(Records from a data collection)
++++++++

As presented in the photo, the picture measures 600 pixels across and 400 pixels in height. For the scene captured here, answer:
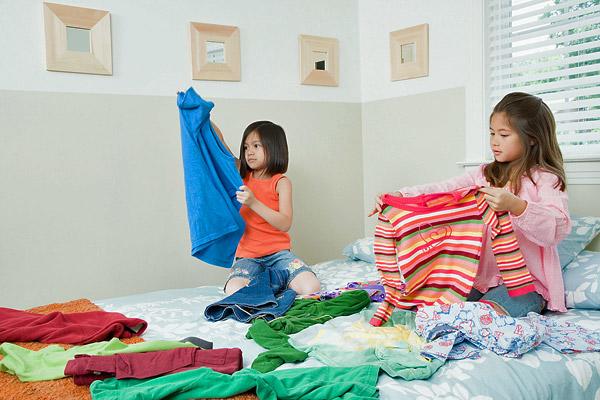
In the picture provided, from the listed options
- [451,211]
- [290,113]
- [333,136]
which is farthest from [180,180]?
[451,211]

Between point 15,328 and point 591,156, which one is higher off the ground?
point 591,156

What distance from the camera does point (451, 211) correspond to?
169 cm

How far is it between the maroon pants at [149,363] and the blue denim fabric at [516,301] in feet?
2.79

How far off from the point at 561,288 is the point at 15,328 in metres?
1.66

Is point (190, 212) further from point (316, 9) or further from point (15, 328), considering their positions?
point (316, 9)

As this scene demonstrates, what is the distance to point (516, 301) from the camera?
67.1 inches

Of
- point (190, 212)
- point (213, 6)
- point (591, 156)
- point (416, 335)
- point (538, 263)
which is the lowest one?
point (416, 335)

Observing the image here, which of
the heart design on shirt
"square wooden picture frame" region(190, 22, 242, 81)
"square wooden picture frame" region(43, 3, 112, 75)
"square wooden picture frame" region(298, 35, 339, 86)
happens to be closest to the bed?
the heart design on shirt

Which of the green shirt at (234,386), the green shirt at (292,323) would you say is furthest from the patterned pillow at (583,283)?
the green shirt at (234,386)

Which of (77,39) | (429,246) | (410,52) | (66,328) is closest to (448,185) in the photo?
(429,246)

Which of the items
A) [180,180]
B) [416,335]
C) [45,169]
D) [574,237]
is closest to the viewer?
[416,335]

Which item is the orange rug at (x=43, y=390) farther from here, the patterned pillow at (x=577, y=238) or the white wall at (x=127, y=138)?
the patterned pillow at (x=577, y=238)

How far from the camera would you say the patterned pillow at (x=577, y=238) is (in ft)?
6.35

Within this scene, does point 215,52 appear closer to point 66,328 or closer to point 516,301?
point 66,328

++++++++

WRITTEN EXERCISE: Print each of the records above exactly as written, leaving no picture in the copy.

CORRECT RESULT:
As presented in the photo, the picture measures 600 pixels across and 400 pixels in height. For the scene captured here, answer:
In the picture provided, from the listed options
- [451,211]
- [290,113]
- [333,136]
which is farthest from [180,180]?
[451,211]

Between point 15,328 and point 591,156, which one is higher off the ground?
point 591,156

What distance from the camera does point (451, 211) correspond to?
169 cm

How far is it between the maroon pants at [149,363] and the blue denim fabric at [516,301] in feet?
2.79

How far off from the point at 561,288 is the point at 15,328 in metres?
1.66

Is point (190, 212) further from point (316, 9) or further from point (15, 328), considering their positions?
point (316, 9)

As this scene demonstrates, what is the distance to point (516, 301) from the camera?
67.1 inches

Of
- point (190, 212)
- point (213, 6)
- point (591, 156)
- point (416, 335)
- point (538, 263)
which is the lowest one?
point (416, 335)

Observing the image here, which of
the heart design on shirt
"square wooden picture frame" region(190, 22, 242, 81)
"square wooden picture frame" region(43, 3, 112, 75)
"square wooden picture frame" region(298, 35, 339, 86)
happens to be closest to the bed?
the heart design on shirt

Which of the green shirt at (234,386), the green shirt at (292,323) would you say is furthest from the patterned pillow at (583,283)?
the green shirt at (234,386)

Which of (77,39) | (429,246) | (410,52) | (66,328) is closest to (448,185) in the photo?
(429,246)

Which of the items
A) [180,180]
B) [416,335]
C) [45,169]
D) [574,237]
is closest to the viewer?
[416,335]

Which item is the orange rug at (x=43, y=390) farther from here, the patterned pillow at (x=577, y=238) or the white wall at (x=127, y=138)?
the patterned pillow at (x=577, y=238)

How far from the camera would you say the patterned pillow at (x=577, y=238) is (in ft)?
6.35

Within this scene, does point 215,52 appear closer to point 66,328 or closer to point 516,301?
point 66,328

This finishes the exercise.